Leave out every picture and set down, exactly, the lines below from the one holding "chris brown sees" up to and including the one holding "Eine provisorische Unterkunft".

▶ [DATASET EXCERPTS]
================================
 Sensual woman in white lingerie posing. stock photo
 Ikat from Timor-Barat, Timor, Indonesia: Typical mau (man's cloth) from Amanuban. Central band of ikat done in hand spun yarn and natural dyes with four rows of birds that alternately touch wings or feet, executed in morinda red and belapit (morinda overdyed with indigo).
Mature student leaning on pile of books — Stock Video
================================
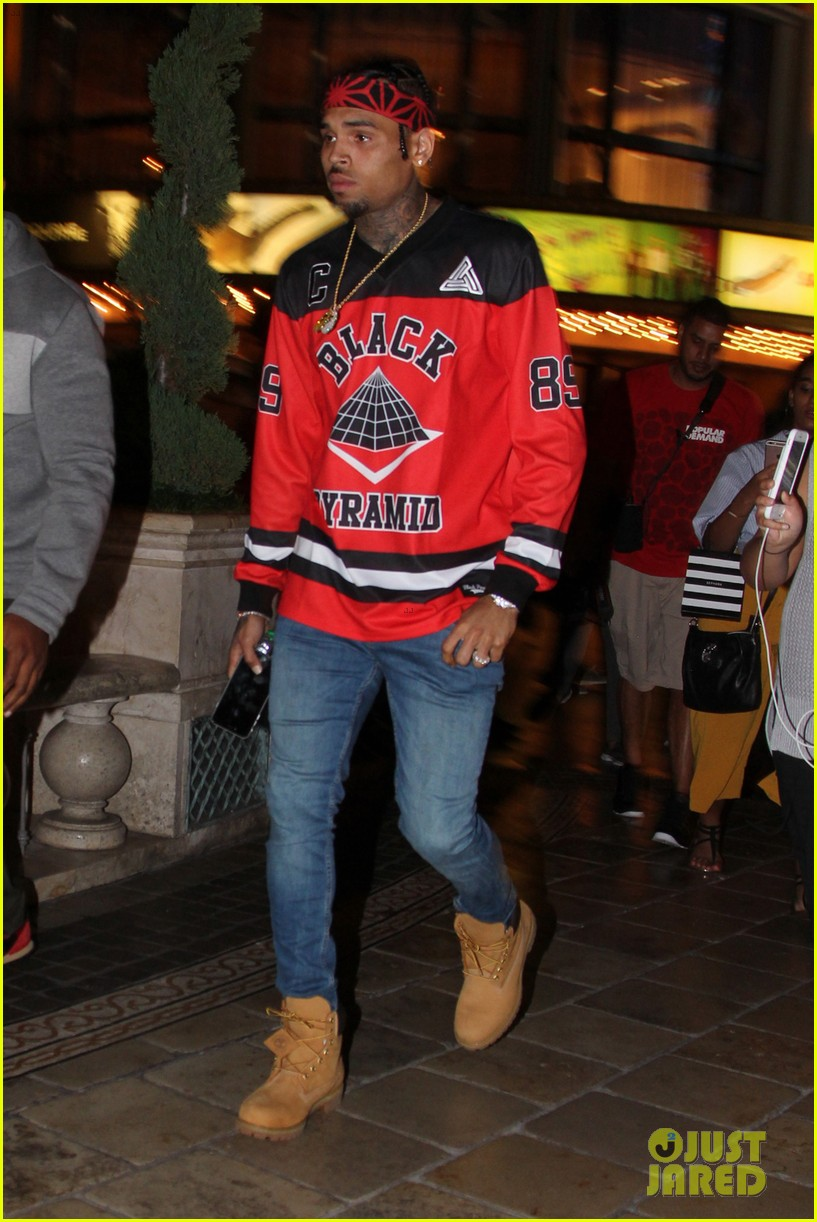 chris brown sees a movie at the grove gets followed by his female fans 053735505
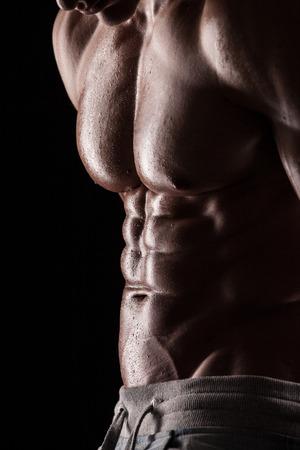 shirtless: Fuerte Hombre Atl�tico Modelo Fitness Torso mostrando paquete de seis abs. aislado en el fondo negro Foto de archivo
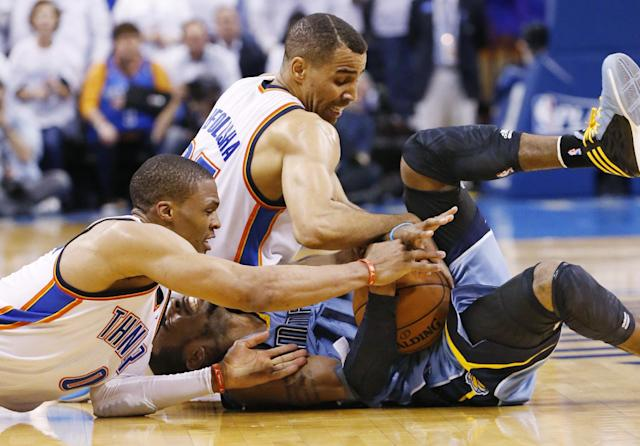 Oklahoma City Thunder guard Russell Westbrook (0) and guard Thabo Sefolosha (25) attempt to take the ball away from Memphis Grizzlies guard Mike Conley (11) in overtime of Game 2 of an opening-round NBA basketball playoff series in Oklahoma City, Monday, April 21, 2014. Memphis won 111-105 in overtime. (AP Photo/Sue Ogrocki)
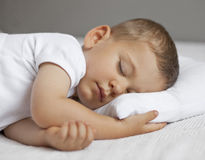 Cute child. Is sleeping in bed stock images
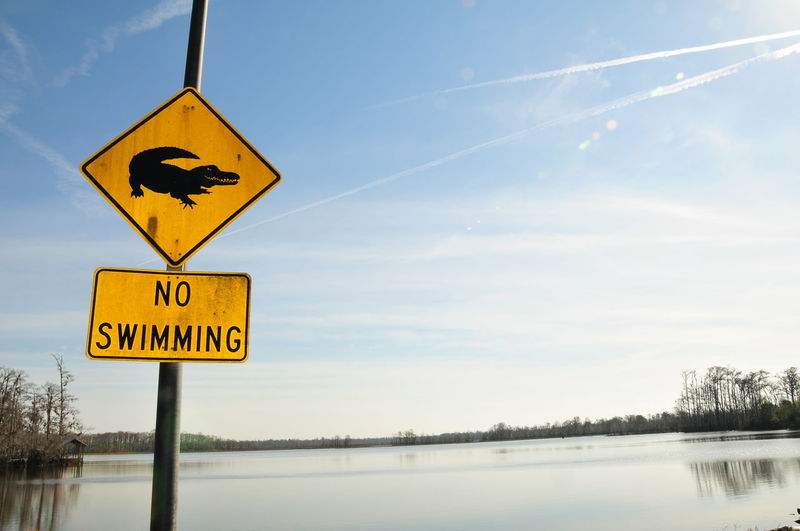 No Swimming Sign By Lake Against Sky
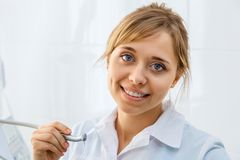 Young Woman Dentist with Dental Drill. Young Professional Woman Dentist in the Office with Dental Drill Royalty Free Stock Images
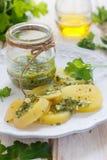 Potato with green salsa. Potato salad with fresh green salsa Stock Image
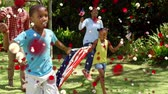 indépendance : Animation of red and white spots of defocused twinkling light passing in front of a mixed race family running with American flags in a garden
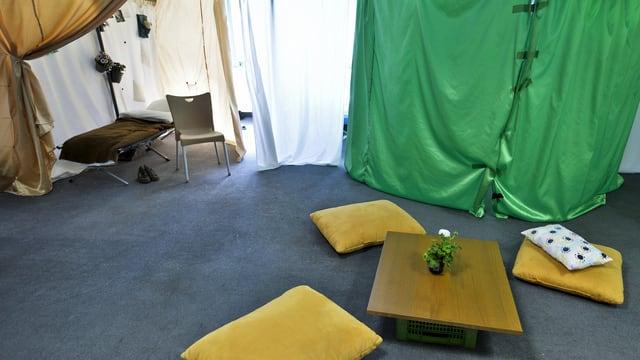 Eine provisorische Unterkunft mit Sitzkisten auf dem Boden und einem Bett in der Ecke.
================================
▶ [EXERCISE SOLUTION]
 chris brown sees a movie at the grove gets followed by his female fans 053735505
 shirtless: Fuerte Hombre Atl�tico Modelo Fitness Torso mostrando paquete de seis abs. aislado en el fondo negro Foto de archivo
 Oklahoma City Thunder guard Russell Westbrook (0) and guard Thabo Sefolosha (25) attempt to take the ball away from Memphis Grizzlies guard Mike Conley (11) in overtime of Game 2 of an opening-round NBA basketball playoff series in Oklahoma City, Monday, April 21, 2014. Memphis won 111-105 in overtime. (AP Photo/Sue Ogrocki)
 Cute child. Is sleeping in bed stock images
 No Swimming Sign By Lake Against Sky
 Young Woman Dentist with Dental Drill. Young Professional Woman Dentist in the Office with Dental Drill Royalty Free Stock Images
 Potato with green salsa. Potato salad with fresh green salsa Stock Image
 indépendance : Animation of red and white spots of defocused twinkling light passing in front of a mixed race family running with American flags in a garden
 Eine provisorische Unterkunft mit Sitzkisten auf dem Boden und einem Bett in der Ecke.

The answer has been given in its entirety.